13599 ●72 ●12 http://www.fsec.ucf.edu/

As your description of the issue suggests it is hard to tell if that specific performance curve is used correctly given the interactions of the TUs and outdoor unit. Figure 8 of this document shows the capacity and power as a function of combination ratio (CR) for 2 specific VRF models. The inflection point of each of these models shows where CR=1. There is certainly a difference in both capacity and power at CRs > 1. To be sure this curve is never used, a user would have to set up a building model where the load (and TU total rated capacity) exceeds the outdoor unit capacity such that the TUs would provide more cooling capacity then what is provided by the "operating" capacity of the outdoor unit. If I recall correctly, I have seen PLR exceed 1, but only rarely. Which may mean the issue you describe is real or that the model I was testing was not set up correctly.

In the equations below, CoolEIRFPLR2 is the performance curve specified by the AirConditioner:VariableRefrigerantFlow objects input field for Cooling Energy Input Ratio Modifier Function of High Part-Load Ratio Curve Name (heating equation also shown). The question is, does it ever get used? To prove or disprove that this curve is used would require an input file that exercises this VRF model with loads greater than what is available. There are also 2 report variables that describe when this happens: VRF Heat Pump Maximum Capacity Cooling Rate and VRF Heat Pump Maximum Capacity Heating Rate. If either of these report variables are NOT 1E+20, the outdoor unit has exceeded it's "operating" capacity. Where "operating" means the rated capacity adjusted for current operating conditions (e.g., current OAT and Twb,indoor).

#### Entries:

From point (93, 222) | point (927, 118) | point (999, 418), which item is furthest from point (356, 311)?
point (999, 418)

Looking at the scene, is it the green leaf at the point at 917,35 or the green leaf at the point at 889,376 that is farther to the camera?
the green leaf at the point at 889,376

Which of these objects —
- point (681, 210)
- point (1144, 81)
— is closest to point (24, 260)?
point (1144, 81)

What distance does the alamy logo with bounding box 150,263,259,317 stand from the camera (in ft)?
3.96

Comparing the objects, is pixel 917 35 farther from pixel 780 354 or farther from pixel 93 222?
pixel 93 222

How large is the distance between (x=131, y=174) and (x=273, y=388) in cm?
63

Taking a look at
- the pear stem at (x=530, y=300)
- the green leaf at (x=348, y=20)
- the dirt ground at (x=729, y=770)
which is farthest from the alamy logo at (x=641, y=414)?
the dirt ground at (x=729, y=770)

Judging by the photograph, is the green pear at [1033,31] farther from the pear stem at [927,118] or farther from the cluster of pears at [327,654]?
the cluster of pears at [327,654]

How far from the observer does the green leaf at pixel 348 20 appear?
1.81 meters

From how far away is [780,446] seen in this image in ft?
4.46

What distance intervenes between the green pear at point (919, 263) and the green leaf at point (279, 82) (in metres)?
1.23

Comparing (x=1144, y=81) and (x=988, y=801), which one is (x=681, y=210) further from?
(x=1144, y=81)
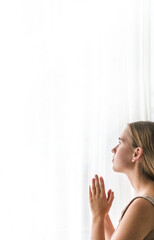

#### Task goal:
Decide whether each statement agrees with the text on the VRF part-load curve. For each, answer yes or no and quote the words from the text that decide it.
(a) Figure 8 plots capacity and power against combination ratio for two VRF models.
(b) The writer recalls that PLR often exceeded 1.
(c) A report variable value of 1E+20 means the outdoor unit has exceeded its operating capacity.

#### Reply:
(a) Yes: "Figure 8 of this document shows the capacity and power as a function of combination ratio (CR) for 2 specific VRF models."
(b) No: "I have seen PLR exceed 1, but only rarely."
(c) No: "If either of these report variables are NOT 1E+20, the outdoor unit has exceeded it's "operating" capacity."